While everyone is looking to Apple’s VisionPro to take Augmented Reality mainstream, Qualcomm has been quietly developing the technology to take over a huge market opportunity for years.
As I explained in this article, building AR glasses is hard, very hard. The AR glasses we all want inherently have many competing demands, often centering around the battery and form factor. You want a larger field of view? It needs a bigger battery. You want better tracking? Bigger battery. Better graphics? Bigger battery. You want to wear it for hours? Bigger battery with longer battery life. Oh wait, it’s too heavy? That means smaller battery, smaller field of view, smaller processor. Balancing this equation has been the bane of many device manufacturers’ existence.
Additionally, very few manufacturers have the vertical integration capabilities required to produce a great user experience – you need tight integration of the cameras, silicon, memory, displays, form factor and UX.
Only a few companies have the tight integration mentioned above end-to-end, those being Google and Apple, but there are a few companies in the world that do have the capability to tackle a big segment of the stack, and this is where the opportunity lies.
But first, let me take you all the way back to 2007, when Google acquired Android. Back then, Android was a tiny startup few people had heard about, and the iPhone was only beginning to make waves. Fast forward to today, and Android runs on 71% of the world’s mobile devices. Android can be found on $30 phones found in Africa, all the way up to the Galaxy-class Samsung phones that compete with the highest-end iPhones.

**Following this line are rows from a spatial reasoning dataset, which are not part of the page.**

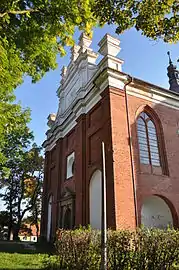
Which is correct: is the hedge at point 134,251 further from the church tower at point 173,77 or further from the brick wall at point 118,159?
the church tower at point 173,77

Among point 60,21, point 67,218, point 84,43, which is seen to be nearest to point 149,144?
point 67,218

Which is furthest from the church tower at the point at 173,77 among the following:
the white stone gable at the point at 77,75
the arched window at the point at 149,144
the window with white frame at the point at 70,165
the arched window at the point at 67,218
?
the arched window at the point at 67,218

While Apple dominates the high-end smartphone market, and the high-end laptop market for that matter (and earphones, and tablets, and watches), there is a very healthy market for the long-tail. And what powers the majority of the long-tail? Android. Android allowed the hardware OEMs to focus on their unique ability, building phones, while Android took care of everything else – basic apps like email, an app store, security, etc.

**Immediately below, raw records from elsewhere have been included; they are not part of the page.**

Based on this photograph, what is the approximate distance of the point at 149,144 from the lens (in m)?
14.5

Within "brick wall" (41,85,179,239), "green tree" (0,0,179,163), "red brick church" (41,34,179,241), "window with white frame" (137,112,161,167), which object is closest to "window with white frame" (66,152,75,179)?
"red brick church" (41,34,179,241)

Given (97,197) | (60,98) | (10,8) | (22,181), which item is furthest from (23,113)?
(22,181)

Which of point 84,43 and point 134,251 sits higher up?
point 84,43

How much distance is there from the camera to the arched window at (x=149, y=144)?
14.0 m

And so is the opportunity with AR glasses. While everyone expects Apple to build the AR glasses that will finally break into the mainstream market, there is an opportunity to be the Android of AR glasses.
Now, building a vertically integrated hardware platform is substantially more difficult than building an operating system such as Android. And this is where Qualcomm has a unique opportunity.
Qualcomm’s XR2 chip was behind the revolution of consumer VR, powering the Meta Quest lineup. Before the XR2 chip, head-mounted tracking involved a lot of not great solutions, but moving the computations into hardware contributed to making consumer VR viable.
Coming back to the competing demands I mentioned earlier – one solution to the battery problem is to make everything more efficient. To do that, you need better chips, and chips that are purpose-built and close to the hardware. This is where Qualcomm’s AR2 chip comes in.
Qualcomm’s AR2 chip is a multi-chip platform, capable of optimizing the computations for perception, AI and graphics in a single chip, while offloading other computations to a phone over a high bandwidth, low latency Wifi 7 connection. Essentially, this means that this architecture unifies a significant portion of the stack I mentioned above – a tight integration with the cameras, silicon, memory, displays, and form factor.
And just like Android, Qualcomm is working with OEMs to do what they’re uniquely good at – building hardware. And this is the final piece – Snapdragon Spaces. Just like Android, Snapdragon Spaces allows app developers to write once, run anywhere, on any Android phone.
The opportunity ahead for Qualcomm is for Spaces to become the Android for AR Glasses. By leveraging their unique position to optimize everything required for AR Glasses, and working with OEMs, everyone who wants to compete with Apple will look for a platform capable of supporting their vision.
For OEMs, the way to differentiate themselves from competitors will be on form factor. For example, if you’re looking for a field service use case, you’ll want a lighter, cheaper set of glasses, and you’ll likely settle for a less capable device. For heavy manufacturing, you’ll want safety glasses and precise hologram alignment, resulting in a heavier, but more capable device. This would be analogous to ruggedized devices today, but with AR glasses, the opportunity to differentiate for individual use cases will be much more compelling.
For app developers like Scope AR, this is exciting, because building a spatial app that can run WorkLink’s work instructions, with a uniform user interface, means that we can spend less time maintaining individual code bases, and more time innovating and building features customers want. Every customer has unique hardware requirements, and the more variety of AR glasses out there, the more the benefits of AR can reach front line workers.
It’s an exciting time for augmented reality all around, and we can’t wait to see this inflection point take off over the next few years!